The organizing of Maddy Jeans, a 2017 graduate of Pueblo High School, and Lourdes Pereira, a senior at Pueblo High, drove the conversation that led the board to introduce temporary language to allow Native American students to wear sacred regalia to the upcoming winter commencement ceremony, a change that administrators say will also affect students of other religious and cultural affiliations.

Maddy speaking VIEW LARGER Maddy Jeans speaks in front of the TUSD Governing Board, Dec. 11, 2018, to advocate a change to the district's graduation dress code.
Nick O'Gara/AZPM

"This is something that needed to be introduced and it needed to be changed," said Jeans, a Pima Community College student who serves as secretary for the Tucson Native Youth Council (TNYC).

Language regarding the temporary change will be sent to parents early next week, the district told AZPM, in time for the Dec. 20 graduation.

While Jeans (Yaqui-Navajo) and Pereira (Hia-Ced O'odham) counted the vote as a victory, they pointed to the temporary nature of the change. After winter graduation, changes to the policy affecting graduation dress will have to go through the longer, standard district process, and Jeans and Pereira say their work isn't done.

"We're very excited. Still, I think there's work to do, obviously, and we know that. It's still a process," said Pereira, co-president of TNYC.

Maddy Graduates VIEW LARGER Maddy Jeans at her 2017 graduation.
Courtesy Madeleine Jeans

Some discussion at the meeting centered around the language of the change, circling around questions of how to make it both inclusive and specific. Jeans says that language is important.
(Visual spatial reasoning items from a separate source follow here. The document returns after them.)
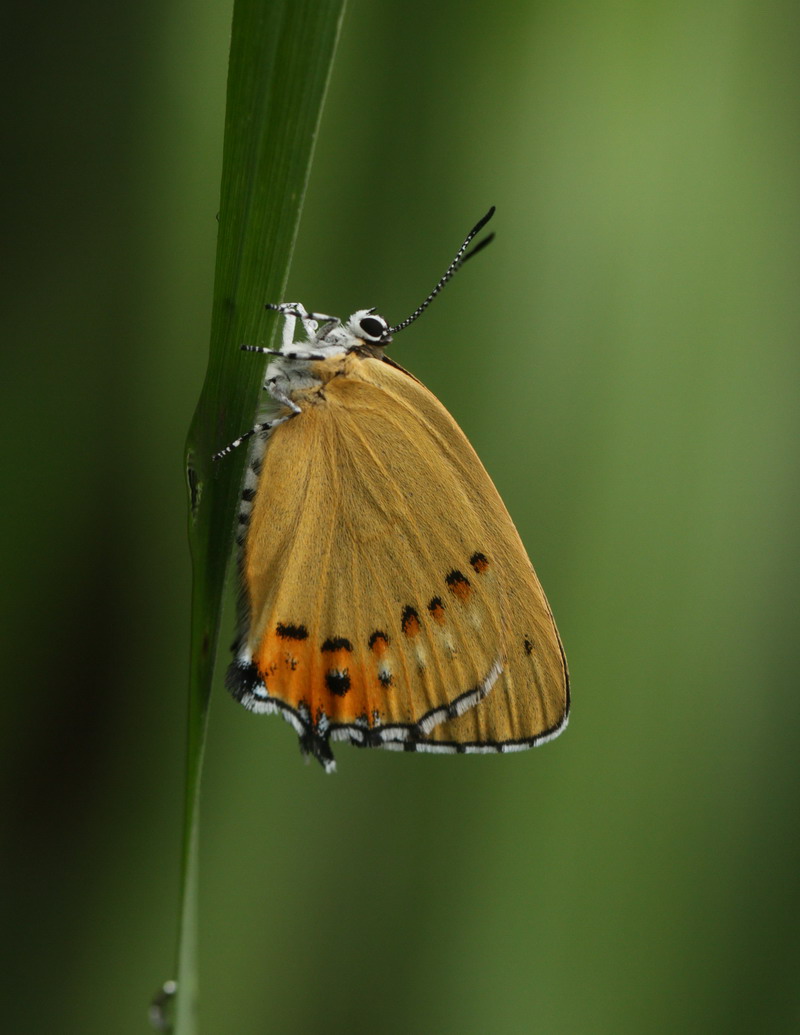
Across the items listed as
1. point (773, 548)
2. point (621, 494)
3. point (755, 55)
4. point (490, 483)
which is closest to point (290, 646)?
point (490, 483)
She says she was given permission to walk in her regalia in 2017 following a succession of emails, meetings and phone calls, but added there is a long list of students who were told "no."

"There have been students that asked principals, asked counselors for permission, and they were denied it," Jeans said. "We've had this opportunity taken away from us before, and we don't want that to happen again."

The language presented at the meeting for winter graduation said the "superintendent or designee" may grant exceptions to the traditional cap and gown requirement. That language is being reviewed before going out to parents next week, the district said.

Jeans and Pereira, who appealed to the board on the issue at the call to the public at its Oct. 16 meeting, said the idea of asking for permission is problematic.

Getting the policy right will be the work of the district next year. The governing board is expected to take up the issue in time to impact graduation for Pereira in May. She plans to wear a traditional dress made by an elder in her tribe.

"And she's amazing, which is an honor. ... That is why it means so much. She made that by hand," Pereira said.